Objective: Rewrite every line of the rows below as an item in a numbered list, and leave out the blank lines.

— START —

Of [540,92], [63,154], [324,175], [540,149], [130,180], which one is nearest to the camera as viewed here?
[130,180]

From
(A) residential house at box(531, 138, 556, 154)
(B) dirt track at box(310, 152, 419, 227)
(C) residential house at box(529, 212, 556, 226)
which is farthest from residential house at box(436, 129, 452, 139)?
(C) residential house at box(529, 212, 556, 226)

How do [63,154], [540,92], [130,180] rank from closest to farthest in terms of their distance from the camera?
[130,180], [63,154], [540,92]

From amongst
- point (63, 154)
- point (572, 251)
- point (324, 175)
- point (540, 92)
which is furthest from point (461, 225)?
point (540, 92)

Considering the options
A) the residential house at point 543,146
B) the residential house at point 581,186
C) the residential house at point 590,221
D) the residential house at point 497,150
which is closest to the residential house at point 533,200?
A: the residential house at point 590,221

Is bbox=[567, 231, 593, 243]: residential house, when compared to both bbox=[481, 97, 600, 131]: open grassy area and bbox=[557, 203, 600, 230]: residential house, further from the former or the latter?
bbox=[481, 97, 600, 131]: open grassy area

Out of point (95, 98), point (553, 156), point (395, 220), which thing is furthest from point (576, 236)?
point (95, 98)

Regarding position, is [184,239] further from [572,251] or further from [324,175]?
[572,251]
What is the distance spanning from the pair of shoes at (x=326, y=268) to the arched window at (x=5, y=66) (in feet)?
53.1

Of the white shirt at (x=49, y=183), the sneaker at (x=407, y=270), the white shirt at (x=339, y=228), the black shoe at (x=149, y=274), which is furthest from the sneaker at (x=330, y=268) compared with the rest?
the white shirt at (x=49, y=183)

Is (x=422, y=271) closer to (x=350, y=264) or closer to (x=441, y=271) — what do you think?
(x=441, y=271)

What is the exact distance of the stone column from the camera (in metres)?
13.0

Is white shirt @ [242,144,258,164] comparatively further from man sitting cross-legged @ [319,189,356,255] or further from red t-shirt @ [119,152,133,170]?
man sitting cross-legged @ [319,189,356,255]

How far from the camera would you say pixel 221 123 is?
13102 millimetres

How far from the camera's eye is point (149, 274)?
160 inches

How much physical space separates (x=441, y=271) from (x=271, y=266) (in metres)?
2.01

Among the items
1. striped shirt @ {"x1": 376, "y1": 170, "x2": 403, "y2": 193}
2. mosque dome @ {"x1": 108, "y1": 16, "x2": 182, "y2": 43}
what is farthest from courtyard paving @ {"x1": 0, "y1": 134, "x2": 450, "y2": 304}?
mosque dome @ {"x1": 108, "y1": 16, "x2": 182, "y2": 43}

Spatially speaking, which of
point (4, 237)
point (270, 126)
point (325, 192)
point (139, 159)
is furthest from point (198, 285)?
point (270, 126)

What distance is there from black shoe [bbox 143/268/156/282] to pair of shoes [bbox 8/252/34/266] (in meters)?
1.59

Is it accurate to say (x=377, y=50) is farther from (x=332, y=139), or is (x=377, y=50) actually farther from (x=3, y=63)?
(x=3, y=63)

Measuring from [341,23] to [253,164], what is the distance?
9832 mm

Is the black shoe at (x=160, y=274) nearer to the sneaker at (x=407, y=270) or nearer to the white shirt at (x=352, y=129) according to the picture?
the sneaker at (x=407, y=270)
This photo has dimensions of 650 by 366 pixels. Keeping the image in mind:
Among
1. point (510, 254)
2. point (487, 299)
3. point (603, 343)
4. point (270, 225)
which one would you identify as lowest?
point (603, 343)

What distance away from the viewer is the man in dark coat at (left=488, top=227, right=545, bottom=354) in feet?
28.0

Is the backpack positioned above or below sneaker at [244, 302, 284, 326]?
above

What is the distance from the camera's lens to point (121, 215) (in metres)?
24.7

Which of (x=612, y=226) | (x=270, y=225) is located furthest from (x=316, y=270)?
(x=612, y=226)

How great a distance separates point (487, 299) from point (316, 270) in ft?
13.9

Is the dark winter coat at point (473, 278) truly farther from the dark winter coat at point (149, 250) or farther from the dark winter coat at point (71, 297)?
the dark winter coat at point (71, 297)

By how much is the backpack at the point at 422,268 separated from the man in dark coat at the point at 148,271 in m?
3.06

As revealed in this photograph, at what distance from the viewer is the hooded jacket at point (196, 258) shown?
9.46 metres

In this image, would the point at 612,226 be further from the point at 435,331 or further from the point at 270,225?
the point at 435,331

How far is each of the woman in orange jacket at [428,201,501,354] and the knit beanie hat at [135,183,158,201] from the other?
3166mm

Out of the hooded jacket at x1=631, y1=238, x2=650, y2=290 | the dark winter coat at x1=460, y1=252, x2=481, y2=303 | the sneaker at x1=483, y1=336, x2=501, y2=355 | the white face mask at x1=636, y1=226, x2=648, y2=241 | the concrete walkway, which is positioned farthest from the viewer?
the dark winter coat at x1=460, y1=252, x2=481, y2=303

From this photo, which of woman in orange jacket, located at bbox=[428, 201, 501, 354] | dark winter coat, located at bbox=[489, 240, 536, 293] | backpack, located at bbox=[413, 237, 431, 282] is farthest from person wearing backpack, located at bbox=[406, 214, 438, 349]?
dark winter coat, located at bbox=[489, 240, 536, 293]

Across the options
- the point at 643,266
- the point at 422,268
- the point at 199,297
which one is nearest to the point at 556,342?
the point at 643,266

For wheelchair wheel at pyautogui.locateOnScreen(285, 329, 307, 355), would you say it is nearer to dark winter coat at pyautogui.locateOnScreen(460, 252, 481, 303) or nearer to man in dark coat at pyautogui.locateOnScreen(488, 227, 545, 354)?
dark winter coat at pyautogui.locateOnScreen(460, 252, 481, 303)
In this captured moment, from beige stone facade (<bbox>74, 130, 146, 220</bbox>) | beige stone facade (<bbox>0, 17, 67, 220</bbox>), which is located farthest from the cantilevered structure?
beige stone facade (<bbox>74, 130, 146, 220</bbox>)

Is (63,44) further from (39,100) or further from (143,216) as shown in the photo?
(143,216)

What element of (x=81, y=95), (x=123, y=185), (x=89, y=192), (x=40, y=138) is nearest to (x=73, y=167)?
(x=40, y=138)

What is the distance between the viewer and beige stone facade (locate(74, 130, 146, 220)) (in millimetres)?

— END —

Result of this task:
1. Of [540,92], [63,154], [324,175], [540,149], [130,180], which one is nearest to the camera as viewed here?
2. [130,180]
3. From
4. (A) residential house at box(531, 138, 556, 154)
5. (B) dirt track at box(310, 152, 419, 227)
6. (C) residential house at box(529, 212, 556, 226)
7. which is farthest from residential house at box(436, 129, 452, 139)?
8. (C) residential house at box(529, 212, 556, 226)
9. How do [63,154], [540,92], [130,180] rank from closest to farthest in terms of their distance from the camera?
10. [130,180], [63,154], [540,92]
11. From amongst
12. - point (63, 154)
13. - point (572, 251)
14. - point (324, 175)
15. - point (540, 92)
16. which is furthest from point (461, 225)?
17. point (540, 92)
18. Considering the options
19. A) the residential house at point 543,146
20. B) the residential house at point 581,186
21. C) the residential house at point 590,221
22. D) the residential house at point 497,150
23. which is closest to the residential house at point 533,200?
24. A: the residential house at point 590,221
25. Is bbox=[567, 231, 593, 243]: residential house, when compared to both bbox=[481, 97, 600, 131]: open grassy area and bbox=[557, 203, 600, 230]: residential house, further from the former or the latter?
26. bbox=[481, 97, 600, 131]: open grassy area
27. Out of point (95, 98), point (553, 156), point (395, 220), which thing is furthest from point (576, 236)?
28. point (95, 98)
29. Regarding position, is [184,239] further from [572,251] or further from [324,175]?
30. [572,251]
31. What is the distance spanning from the pair of shoes at (x=326, y=268) to the arched window at (x=5, y=66) (in feet)?
32. 53.1
33. Of the white shirt at (x=49, y=183), the sneaker at (x=407, y=270), the white shirt at (x=339, y=228), the black shoe at (x=149, y=274), which is furthest from the sneaker at (x=330, y=268) compared with the rest?
34. the white shirt at (x=49, y=183)
35. Is (x=422, y=271) closer to (x=350, y=264) or closer to (x=441, y=271) — what do you think?
36. (x=441, y=271)
37. What is the exact distance of the stone column from the camera (in metres)?
38. 13.0
39. Is white shirt @ [242,144,258,164] comparatively further from man sitting cross-legged @ [319,189,356,255] or further from red t-shirt @ [119,152,133,170]?
40. man sitting cross-legged @ [319,189,356,255]
41. How far from the camera would you say pixel 221 123 is?
42. 13102 millimetres
43. How far from the camera's eye is point (149, 274)?
44. 160 inches
45. How much physical space separates (x=441, y=271) from (x=271, y=266) (in metres)?
46. 2.01
47. Among the items
48. 1. striped shirt @ {"x1": 376, "y1": 170, "x2": 403, "y2": 193}
49. 2. mosque dome @ {"x1": 108, "y1": 16, "x2": 182, "y2": 43}
50. what is farthest from courtyard paving @ {"x1": 0, "y1": 134, "x2": 450, "y2": 304}?
51. mosque dome @ {"x1": 108, "y1": 16, "x2": 182, "y2": 43}
52. Spatially speaking, which of
53. point (4, 237)
54. point (270, 126)
55. point (325, 192)
56. point (139, 159)
57. is furthest from point (198, 285)?
58. point (270, 126)
59. What distance is there from black shoe [bbox 143/268/156/282] to pair of shoes [bbox 8/252/34/266] (in meters)?
60. 1.59
61. Is it accurate to say (x=377, y=50) is farther from (x=332, y=139), or is (x=377, y=50) actually farther from (x=3, y=63)?
62. (x=3, y=63)
63. Measuring from [341,23] to [253,164], what is the distance?
64. 9832 mm
65. Is the black shoe at (x=160, y=274) nearer to the sneaker at (x=407, y=270) or nearer to the white shirt at (x=352, y=129) according to the picture?
66. the sneaker at (x=407, y=270)
67. This photo has dimensions of 650 by 366 pixels. Keeping the image in mind:
68. Among
69. 1. point (510, 254)
70. 2. point (487, 299)
71. 3. point (603, 343)
72. 4. point (270, 225)
73. which one would you identify as lowest?
74. point (603, 343)
75. What distance away from the viewer is the man in dark coat at (left=488, top=227, right=545, bottom=354) in feet?
76. 28.0
77. Is the backpack positioned above or below sneaker at [244, 302, 284, 326]?
78. above
79. What is the distance from the camera's lens to point (121, 215) (in metres)?
80. 24.7
81. Which of (x=612, y=226) | (x=270, y=225) is located furthest from (x=316, y=270)?
82. (x=612, y=226)
83. How great a distance separates point (487, 299) from point (316, 270) in ft?
84. 13.9
85. Is the dark winter coat at point (473, 278) truly farther from the dark winter coat at point (149, 250) or farther from the dark winter coat at point (71, 297)?
86. the dark winter coat at point (71, 297)
87. By how much is the backpack at the point at 422,268 separated from the man in dark coat at the point at 148,271 in m?
88. 3.06
89. As revealed in this photograph, at what distance from the viewer is the hooded jacket at point (196, 258) shown?
90. 9.46 metres
91. In this image, would the point at 612,226 be further from the point at 435,331 or further from the point at 270,225?
92. the point at 435,331
93. How far is each of the woman in orange jacket at [428,201,501,354] and the knit beanie hat at [135,183,158,201] from the other?
94. 3166mm
95. Out of the hooded jacket at x1=631, y1=238, x2=650, y2=290 | the dark winter coat at x1=460, y1=252, x2=481, y2=303 | the sneaker at x1=483, y1=336, x2=501, y2=355 | the white face mask at x1=636, y1=226, x2=648, y2=241 | the concrete walkway, which is positioned farthest from the viewer?
96. the dark winter coat at x1=460, y1=252, x2=481, y2=303
97. From this photo, which of woman in orange jacket, located at bbox=[428, 201, 501, 354] | dark winter coat, located at bbox=[489, 240, 536, 293] | backpack, located at bbox=[413, 237, 431, 282] is farthest from person wearing backpack, located at bbox=[406, 214, 438, 349]?
98. dark winter coat, located at bbox=[489, 240, 536, 293]
99. Across the options
100. - the point at 643,266
101. - the point at 422,268
102. - the point at 199,297
103. which one is nearest to the point at 556,342?
104. the point at 643,266
105. For wheelchair wheel at pyautogui.locateOnScreen(285, 329, 307, 355), would you say it is nearer to dark winter coat at pyautogui.locateOnScreen(460, 252, 481, 303) or nearer to man in dark coat at pyautogui.locateOnScreen(488, 227, 545, 354)?
106. dark winter coat at pyautogui.locateOnScreen(460, 252, 481, 303)
107. In this captured moment, from beige stone facade (<bbox>74, 130, 146, 220</bbox>) | beige stone facade (<bbox>0, 17, 67, 220</bbox>), which is located farthest from the cantilevered structure?
108. beige stone facade (<bbox>74, 130, 146, 220</bbox>)
109. Is (63,44) further from (39,100) or further from (143,216) as shown in the photo?
110. (143,216)
111. What element of (x=81, y=95), (x=123, y=185), (x=89, y=192), (x=40, y=138) is nearest to (x=73, y=167)?
112. (x=40, y=138)
113. What is the distance between the viewer and beige stone facade (locate(74, 130, 146, 220)) (in millimetres)?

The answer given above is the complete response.